> [What you should do]: Copy everything from the line containing "Perusing this photograph, in" down to the line containing "9.56 meters", renaming "sand mound" to "sand pile" and leaving the rest of those rows unchanged.

> [Provided data]:
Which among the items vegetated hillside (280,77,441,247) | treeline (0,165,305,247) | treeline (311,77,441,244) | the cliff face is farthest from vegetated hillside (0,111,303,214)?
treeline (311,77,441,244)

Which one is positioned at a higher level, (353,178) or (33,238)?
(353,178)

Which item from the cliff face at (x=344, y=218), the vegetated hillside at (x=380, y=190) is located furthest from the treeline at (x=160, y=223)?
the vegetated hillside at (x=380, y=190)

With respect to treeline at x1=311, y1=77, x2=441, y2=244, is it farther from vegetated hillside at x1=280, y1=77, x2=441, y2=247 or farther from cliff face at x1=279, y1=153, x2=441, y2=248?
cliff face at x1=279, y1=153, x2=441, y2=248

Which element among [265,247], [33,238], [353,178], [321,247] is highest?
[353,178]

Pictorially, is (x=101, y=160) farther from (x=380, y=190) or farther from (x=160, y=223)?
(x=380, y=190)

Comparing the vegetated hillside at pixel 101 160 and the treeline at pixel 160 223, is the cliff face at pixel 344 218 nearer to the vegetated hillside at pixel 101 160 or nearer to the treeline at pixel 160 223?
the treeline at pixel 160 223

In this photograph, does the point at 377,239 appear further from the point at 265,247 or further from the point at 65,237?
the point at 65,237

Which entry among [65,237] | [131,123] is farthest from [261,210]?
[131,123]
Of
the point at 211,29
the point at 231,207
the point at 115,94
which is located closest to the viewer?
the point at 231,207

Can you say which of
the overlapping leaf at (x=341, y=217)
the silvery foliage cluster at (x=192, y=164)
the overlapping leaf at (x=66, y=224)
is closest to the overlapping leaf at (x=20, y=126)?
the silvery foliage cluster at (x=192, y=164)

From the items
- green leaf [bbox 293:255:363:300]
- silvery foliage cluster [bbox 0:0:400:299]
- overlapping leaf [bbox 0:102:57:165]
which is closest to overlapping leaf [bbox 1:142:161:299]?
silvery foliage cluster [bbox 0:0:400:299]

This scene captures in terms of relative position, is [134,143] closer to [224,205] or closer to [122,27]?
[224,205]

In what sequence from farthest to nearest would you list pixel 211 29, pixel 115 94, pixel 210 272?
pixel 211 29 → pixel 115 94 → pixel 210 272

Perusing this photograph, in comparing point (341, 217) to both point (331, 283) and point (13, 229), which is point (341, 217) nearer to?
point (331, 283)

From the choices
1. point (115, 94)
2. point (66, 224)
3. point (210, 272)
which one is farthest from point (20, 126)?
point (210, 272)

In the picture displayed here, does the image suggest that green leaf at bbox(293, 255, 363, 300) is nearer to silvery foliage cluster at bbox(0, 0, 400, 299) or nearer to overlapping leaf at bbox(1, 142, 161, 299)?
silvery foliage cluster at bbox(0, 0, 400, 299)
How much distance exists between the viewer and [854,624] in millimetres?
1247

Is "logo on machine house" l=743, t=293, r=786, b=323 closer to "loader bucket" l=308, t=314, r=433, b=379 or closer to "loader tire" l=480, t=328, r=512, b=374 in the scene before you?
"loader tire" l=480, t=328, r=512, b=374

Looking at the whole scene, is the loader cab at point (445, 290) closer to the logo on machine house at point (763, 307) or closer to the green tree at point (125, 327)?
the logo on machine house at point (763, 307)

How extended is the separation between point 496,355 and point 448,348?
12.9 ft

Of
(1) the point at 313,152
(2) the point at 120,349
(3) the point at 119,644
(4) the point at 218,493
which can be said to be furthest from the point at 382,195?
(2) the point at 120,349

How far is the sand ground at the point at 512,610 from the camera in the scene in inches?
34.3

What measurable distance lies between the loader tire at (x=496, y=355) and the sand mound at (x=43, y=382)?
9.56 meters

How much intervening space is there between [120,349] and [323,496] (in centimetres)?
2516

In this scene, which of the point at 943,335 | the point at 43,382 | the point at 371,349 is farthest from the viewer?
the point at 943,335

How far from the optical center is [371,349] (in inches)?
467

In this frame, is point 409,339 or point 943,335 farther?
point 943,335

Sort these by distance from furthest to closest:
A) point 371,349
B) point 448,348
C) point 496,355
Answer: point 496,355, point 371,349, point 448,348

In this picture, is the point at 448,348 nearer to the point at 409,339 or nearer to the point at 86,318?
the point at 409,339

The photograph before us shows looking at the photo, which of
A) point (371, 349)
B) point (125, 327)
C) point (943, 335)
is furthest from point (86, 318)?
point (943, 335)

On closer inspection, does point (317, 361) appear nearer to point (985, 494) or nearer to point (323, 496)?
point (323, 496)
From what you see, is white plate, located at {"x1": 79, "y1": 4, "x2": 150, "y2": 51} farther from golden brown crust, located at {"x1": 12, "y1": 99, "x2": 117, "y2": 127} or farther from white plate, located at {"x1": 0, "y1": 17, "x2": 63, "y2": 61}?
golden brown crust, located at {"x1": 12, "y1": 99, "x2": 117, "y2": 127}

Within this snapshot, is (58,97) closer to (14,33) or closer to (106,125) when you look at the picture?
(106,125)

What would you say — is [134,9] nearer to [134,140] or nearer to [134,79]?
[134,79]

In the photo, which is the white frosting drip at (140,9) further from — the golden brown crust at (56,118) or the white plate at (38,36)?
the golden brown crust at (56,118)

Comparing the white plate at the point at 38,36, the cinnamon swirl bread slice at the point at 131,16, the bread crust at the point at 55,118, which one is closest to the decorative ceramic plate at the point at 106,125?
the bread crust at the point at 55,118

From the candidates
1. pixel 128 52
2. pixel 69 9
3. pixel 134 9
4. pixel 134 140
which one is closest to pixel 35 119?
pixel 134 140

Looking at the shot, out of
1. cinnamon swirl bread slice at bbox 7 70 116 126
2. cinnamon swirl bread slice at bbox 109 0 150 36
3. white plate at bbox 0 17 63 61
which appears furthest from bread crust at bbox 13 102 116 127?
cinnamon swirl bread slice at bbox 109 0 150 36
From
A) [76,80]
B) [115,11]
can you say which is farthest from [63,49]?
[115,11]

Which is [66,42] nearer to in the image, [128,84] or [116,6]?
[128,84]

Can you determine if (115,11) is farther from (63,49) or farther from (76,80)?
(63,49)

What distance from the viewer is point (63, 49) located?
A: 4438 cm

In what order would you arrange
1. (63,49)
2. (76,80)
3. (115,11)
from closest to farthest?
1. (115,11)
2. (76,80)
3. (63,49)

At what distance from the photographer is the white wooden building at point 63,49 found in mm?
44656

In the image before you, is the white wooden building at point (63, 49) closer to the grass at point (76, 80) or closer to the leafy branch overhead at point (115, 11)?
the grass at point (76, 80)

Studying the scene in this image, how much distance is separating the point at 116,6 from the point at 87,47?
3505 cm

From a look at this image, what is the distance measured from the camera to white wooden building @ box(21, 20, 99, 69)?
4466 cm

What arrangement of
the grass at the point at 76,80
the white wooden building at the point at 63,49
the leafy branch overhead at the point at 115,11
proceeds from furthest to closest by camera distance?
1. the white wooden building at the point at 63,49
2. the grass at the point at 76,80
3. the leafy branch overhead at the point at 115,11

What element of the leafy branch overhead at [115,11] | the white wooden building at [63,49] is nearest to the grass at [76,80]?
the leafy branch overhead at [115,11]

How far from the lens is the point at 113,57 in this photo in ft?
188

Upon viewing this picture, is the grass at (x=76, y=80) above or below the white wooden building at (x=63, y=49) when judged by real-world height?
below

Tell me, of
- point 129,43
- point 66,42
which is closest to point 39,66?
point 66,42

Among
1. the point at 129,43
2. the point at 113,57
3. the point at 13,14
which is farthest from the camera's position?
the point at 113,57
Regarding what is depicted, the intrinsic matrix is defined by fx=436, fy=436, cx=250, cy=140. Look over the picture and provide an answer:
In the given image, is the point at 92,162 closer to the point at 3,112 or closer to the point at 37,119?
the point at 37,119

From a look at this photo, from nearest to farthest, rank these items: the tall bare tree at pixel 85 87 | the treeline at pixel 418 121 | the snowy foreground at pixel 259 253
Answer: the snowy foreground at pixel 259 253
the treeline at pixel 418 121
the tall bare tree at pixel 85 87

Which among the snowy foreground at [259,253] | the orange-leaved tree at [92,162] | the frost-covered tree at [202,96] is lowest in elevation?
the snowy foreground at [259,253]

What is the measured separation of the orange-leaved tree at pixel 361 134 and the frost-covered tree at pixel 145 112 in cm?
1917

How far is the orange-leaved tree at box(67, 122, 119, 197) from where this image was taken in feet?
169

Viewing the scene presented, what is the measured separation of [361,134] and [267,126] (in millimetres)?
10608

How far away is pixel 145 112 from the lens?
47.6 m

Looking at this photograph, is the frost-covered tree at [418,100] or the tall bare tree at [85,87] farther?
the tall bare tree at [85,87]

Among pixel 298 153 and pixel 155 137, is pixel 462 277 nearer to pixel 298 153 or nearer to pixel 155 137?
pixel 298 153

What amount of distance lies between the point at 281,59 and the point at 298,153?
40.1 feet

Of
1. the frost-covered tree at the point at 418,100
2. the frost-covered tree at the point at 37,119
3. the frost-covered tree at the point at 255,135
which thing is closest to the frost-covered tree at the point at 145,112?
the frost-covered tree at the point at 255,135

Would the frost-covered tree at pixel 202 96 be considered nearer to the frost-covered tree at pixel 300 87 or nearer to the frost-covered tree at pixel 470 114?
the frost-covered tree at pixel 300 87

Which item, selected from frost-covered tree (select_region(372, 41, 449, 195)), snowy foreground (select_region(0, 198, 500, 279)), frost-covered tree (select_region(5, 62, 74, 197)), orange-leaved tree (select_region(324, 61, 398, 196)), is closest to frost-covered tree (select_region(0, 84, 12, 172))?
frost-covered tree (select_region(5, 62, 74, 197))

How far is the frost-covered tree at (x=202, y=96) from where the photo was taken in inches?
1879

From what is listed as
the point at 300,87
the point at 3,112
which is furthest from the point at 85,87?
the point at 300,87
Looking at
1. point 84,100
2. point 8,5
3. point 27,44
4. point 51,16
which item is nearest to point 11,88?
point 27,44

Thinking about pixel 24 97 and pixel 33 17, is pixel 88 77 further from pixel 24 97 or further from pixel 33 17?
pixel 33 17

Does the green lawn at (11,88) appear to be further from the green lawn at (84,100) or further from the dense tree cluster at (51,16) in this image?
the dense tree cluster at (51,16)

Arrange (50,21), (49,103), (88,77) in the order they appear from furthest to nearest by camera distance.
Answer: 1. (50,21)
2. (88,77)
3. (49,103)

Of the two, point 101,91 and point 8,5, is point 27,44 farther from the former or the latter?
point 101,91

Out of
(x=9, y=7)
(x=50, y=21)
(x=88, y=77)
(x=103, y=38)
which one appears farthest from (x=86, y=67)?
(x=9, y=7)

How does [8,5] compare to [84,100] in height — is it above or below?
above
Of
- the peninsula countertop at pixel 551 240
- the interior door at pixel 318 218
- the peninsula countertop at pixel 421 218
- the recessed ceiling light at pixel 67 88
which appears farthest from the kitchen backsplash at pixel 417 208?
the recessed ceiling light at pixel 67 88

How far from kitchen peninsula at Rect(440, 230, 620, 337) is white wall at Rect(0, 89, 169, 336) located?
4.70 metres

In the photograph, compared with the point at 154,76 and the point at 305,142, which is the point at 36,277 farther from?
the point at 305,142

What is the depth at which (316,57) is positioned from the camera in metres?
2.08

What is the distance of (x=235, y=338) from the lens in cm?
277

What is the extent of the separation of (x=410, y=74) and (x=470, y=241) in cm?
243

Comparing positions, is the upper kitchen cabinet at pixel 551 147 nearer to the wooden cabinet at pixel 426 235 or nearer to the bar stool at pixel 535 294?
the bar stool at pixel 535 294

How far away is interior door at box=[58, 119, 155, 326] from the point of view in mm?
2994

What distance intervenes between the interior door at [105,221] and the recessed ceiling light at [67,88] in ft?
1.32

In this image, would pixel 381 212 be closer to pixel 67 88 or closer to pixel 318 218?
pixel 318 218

> [Finished exercise]:
Perusing this photograph, in comparing point (341, 217) to both point (331, 283) and point (13, 229), which is point (341, 217) nearer to?
point (331, 283)

From the choices
1. point (115, 94)
2. point (66, 224)
3. point (210, 272)
which one is farthest from point (20, 126)?
point (210, 272)

In the picture displayed here, does the image suggest that green leaf at bbox(293, 255, 363, 300) is nearer to silvery foliage cluster at bbox(0, 0, 400, 299) or nearer to overlapping leaf at bbox(1, 142, 161, 299)?
silvery foliage cluster at bbox(0, 0, 400, 299)
How much distance exists between the viewer and [854,624] in millimetres?
1247

Is "logo on machine house" l=743, t=293, r=786, b=323 closer to "loader bucket" l=308, t=314, r=433, b=379 or closer to "loader tire" l=480, t=328, r=512, b=374 in the scene before you?
"loader tire" l=480, t=328, r=512, b=374

Looking at the whole scene, is the loader cab at point (445, 290) closer to the logo on machine house at point (763, 307) or closer to the green tree at point (125, 327)?
the logo on machine house at point (763, 307)

How extended is the separation between point 496,355 and point 448,348?
12.9 ft

Of
(1) the point at 313,152
(2) the point at 120,349
(3) the point at 119,644
(4) the point at 218,493
which can be said to be furthest from the point at 382,195?
(2) the point at 120,349

How far is the sand ground at the point at 512,610 from the camera in the scene in inches?
34.3

What measurable distance lies between the loader tire at (x=496, y=355) and the sand pile at (x=43, y=382)?
9.56 meters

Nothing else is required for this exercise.